# Data for processing start

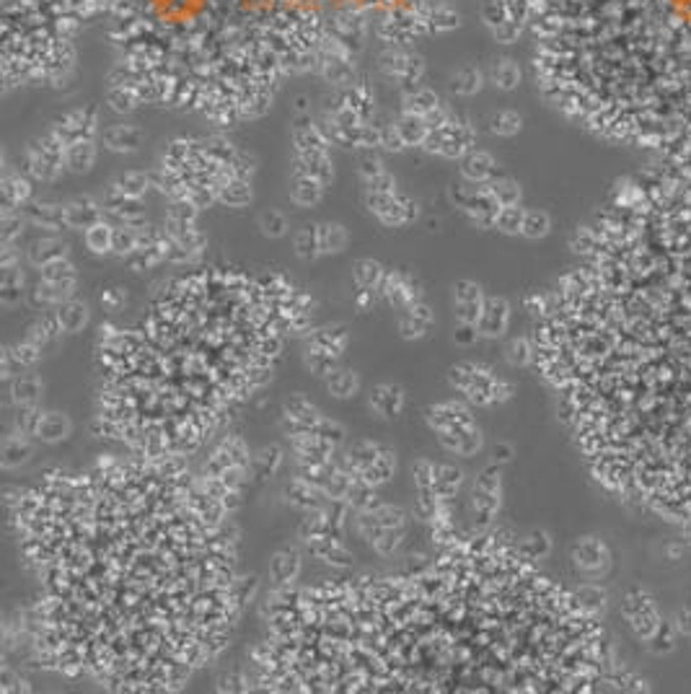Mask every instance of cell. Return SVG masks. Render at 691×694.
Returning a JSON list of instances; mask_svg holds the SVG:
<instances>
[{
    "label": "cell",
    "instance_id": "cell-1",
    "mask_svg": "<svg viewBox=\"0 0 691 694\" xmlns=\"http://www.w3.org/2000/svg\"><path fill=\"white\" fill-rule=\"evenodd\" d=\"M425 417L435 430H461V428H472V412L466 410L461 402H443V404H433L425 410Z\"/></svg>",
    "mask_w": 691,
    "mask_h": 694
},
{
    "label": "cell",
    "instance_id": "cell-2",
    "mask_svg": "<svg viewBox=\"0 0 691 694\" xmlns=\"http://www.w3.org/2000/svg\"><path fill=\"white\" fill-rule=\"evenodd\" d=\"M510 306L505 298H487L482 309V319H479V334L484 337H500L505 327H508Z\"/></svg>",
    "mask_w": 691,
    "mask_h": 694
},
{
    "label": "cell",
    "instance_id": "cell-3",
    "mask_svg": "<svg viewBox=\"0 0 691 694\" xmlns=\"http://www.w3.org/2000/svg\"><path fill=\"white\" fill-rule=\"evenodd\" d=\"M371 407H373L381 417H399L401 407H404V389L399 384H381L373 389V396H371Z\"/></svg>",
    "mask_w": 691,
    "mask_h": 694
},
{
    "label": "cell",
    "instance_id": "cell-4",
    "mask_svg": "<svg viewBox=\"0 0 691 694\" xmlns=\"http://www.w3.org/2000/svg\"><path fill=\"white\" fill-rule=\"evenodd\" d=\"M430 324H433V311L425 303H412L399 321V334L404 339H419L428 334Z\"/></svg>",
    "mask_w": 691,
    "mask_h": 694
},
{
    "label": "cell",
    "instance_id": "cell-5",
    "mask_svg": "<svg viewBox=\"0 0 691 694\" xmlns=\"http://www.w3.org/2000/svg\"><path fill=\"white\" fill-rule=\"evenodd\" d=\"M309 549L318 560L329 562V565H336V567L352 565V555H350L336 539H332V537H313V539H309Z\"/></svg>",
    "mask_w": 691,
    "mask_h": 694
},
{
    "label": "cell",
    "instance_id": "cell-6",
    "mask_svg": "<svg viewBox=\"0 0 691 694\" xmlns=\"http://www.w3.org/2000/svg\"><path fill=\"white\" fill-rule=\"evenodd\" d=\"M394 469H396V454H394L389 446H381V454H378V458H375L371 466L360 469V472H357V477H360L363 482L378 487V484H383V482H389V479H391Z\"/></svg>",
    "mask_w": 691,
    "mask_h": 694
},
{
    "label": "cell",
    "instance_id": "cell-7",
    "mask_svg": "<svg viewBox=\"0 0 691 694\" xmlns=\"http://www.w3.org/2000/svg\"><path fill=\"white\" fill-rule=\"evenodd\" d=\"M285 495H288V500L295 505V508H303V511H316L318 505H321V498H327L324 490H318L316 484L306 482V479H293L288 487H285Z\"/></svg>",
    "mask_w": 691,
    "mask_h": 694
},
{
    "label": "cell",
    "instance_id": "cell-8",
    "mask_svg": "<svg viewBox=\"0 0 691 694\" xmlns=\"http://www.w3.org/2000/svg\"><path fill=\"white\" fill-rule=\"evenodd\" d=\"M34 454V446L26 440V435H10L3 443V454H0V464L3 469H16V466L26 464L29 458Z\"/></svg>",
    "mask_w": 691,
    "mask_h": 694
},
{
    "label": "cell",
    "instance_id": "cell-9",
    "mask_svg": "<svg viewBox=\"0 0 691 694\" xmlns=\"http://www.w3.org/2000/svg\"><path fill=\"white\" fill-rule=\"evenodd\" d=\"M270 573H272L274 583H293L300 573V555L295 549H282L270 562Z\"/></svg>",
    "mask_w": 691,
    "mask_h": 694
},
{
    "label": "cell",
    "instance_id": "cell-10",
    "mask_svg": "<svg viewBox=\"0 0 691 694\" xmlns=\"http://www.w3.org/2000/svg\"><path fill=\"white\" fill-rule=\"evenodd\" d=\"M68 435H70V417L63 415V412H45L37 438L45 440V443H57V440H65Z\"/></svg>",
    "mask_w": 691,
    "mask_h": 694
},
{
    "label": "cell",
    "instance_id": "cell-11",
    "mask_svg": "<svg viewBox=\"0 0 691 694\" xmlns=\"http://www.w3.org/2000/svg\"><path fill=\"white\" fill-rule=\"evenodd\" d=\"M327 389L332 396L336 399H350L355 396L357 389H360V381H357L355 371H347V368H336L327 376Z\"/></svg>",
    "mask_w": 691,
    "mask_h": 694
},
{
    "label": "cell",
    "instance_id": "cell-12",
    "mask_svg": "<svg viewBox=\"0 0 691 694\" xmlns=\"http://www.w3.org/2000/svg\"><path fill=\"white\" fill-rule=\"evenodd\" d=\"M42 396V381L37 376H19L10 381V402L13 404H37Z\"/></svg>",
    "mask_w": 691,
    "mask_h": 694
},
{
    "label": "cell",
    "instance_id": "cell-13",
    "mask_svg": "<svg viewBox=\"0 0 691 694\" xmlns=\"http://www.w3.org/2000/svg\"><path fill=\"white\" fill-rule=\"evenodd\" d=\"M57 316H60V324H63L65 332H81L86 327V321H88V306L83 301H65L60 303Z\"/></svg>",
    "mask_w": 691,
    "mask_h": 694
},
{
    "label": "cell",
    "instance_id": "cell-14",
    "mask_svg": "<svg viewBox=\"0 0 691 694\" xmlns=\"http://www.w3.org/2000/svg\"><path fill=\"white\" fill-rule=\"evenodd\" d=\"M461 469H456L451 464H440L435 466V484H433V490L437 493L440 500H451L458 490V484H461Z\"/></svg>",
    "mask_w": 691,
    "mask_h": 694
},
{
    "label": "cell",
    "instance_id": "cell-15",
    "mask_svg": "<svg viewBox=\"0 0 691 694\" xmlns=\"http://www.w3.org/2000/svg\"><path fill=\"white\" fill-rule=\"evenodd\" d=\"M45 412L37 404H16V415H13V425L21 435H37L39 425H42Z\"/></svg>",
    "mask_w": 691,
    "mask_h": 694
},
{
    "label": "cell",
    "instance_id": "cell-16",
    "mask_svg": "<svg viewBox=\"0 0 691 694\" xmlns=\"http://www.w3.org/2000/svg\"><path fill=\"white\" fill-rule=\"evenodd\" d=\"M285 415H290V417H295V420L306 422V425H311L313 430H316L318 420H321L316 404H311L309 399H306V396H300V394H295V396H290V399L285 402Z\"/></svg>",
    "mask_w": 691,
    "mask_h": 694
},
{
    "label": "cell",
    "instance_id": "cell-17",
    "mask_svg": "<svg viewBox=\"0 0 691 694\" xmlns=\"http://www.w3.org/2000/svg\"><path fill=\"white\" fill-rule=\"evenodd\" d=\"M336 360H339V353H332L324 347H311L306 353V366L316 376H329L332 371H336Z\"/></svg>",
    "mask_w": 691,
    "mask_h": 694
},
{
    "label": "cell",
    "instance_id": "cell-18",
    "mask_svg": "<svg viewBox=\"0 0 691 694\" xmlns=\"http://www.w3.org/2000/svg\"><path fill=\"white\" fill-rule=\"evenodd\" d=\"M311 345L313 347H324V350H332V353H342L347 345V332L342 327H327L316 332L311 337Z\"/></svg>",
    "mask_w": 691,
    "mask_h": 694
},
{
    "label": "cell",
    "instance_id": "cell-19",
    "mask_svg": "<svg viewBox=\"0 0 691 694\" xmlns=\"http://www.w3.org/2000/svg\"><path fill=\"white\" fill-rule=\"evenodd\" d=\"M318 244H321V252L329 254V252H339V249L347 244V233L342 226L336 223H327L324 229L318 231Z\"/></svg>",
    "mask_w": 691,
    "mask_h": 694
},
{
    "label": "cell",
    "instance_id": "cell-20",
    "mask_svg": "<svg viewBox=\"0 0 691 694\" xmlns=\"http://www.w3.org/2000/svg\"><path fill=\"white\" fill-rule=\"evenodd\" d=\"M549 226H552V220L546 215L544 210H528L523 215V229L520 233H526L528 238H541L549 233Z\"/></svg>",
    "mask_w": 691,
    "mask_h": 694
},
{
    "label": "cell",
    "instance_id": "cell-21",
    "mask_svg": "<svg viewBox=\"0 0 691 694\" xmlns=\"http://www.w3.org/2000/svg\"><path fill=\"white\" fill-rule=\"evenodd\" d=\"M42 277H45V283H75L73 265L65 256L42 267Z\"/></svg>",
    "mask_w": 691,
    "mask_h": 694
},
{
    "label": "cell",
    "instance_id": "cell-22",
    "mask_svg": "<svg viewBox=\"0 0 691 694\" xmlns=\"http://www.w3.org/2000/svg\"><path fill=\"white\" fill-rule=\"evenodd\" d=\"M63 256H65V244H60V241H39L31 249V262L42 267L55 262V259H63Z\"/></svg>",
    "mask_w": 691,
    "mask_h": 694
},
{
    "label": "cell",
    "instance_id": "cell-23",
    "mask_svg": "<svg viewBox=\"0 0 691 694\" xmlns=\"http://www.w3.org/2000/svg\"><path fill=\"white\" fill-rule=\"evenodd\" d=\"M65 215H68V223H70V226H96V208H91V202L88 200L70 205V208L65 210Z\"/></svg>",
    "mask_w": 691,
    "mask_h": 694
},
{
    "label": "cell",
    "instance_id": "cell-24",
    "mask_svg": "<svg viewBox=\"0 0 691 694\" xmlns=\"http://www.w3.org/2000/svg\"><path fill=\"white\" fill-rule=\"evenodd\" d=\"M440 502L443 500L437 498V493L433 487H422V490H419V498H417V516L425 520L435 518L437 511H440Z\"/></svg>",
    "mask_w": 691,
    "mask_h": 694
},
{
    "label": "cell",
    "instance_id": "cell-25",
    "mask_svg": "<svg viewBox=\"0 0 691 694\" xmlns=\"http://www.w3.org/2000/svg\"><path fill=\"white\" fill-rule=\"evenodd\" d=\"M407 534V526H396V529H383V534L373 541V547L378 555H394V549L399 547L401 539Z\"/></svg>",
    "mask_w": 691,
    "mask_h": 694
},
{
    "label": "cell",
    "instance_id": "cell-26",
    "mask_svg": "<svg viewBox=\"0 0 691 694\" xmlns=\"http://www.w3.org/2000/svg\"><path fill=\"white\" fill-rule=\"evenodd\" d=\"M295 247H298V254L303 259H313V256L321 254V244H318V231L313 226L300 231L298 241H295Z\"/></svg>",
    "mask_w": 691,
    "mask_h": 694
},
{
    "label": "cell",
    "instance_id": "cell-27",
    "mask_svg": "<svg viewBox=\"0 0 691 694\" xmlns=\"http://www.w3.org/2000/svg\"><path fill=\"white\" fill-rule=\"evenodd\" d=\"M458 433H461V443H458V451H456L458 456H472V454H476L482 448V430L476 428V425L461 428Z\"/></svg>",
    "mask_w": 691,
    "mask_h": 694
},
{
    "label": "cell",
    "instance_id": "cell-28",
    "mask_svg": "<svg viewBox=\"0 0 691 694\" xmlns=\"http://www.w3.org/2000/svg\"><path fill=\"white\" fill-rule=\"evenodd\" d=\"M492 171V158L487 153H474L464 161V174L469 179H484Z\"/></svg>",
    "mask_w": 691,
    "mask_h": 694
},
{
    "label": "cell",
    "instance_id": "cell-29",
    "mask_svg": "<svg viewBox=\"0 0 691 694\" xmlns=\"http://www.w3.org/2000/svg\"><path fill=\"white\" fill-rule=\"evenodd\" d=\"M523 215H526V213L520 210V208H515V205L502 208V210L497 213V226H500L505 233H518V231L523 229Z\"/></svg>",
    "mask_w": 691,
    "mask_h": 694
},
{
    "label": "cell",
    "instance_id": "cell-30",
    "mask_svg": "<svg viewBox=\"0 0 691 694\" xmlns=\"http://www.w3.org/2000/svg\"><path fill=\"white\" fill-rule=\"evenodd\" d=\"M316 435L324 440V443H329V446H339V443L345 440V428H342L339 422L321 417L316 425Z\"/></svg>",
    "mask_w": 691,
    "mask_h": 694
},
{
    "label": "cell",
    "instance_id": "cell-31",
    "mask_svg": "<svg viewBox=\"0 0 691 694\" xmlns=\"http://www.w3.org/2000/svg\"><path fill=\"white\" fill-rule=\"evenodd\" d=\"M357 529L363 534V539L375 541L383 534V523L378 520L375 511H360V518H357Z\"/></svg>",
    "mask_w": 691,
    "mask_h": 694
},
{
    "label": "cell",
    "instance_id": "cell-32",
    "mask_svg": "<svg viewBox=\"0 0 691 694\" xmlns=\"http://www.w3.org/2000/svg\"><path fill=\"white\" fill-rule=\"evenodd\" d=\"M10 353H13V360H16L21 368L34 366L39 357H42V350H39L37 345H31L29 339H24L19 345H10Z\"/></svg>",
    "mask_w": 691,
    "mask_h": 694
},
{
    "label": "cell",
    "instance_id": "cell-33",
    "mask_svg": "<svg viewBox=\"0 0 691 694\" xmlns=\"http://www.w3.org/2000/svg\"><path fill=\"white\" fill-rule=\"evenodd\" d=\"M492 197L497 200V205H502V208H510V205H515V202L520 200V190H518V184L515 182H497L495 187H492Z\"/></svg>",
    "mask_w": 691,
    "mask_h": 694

# Data for processing end

■ **Task goal**
Print the lines of the items unchanged, starting at the first line and ending at the line that contains "407H373L381 417H399L401 407H404V389L399". Leave the pictures out of your answer.

■ **Full response**
Mask every instance of cell. Return SVG masks. Render at 691×694.
Returning a JSON list of instances; mask_svg holds the SVG:
<instances>
[{
    "label": "cell",
    "instance_id": "cell-1",
    "mask_svg": "<svg viewBox=\"0 0 691 694\" xmlns=\"http://www.w3.org/2000/svg\"><path fill=\"white\" fill-rule=\"evenodd\" d=\"M425 417L435 430H461V428H472V412L466 410L461 402H443V404H433L425 410Z\"/></svg>",
    "mask_w": 691,
    "mask_h": 694
},
{
    "label": "cell",
    "instance_id": "cell-2",
    "mask_svg": "<svg viewBox=\"0 0 691 694\" xmlns=\"http://www.w3.org/2000/svg\"><path fill=\"white\" fill-rule=\"evenodd\" d=\"M510 306L505 298H487L482 309V319H479V334L484 337H500L505 327H508Z\"/></svg>",
    "mask_w": 691,
    "mask_h": 694
},
{
    "label": "cell",
    "instance_id": "cell-3",
    "mask_svg": "<svg viewBox=\"0 0 691 694\" xmlns=\"http://www.w3.org/2000/svg\"><path fill=\"white\" fill-rule=\"evenodd\" d=\"M371 407H373L381 417H399L401 407H404V389L399 384H381L373 389V396H371Z\"/></svg>",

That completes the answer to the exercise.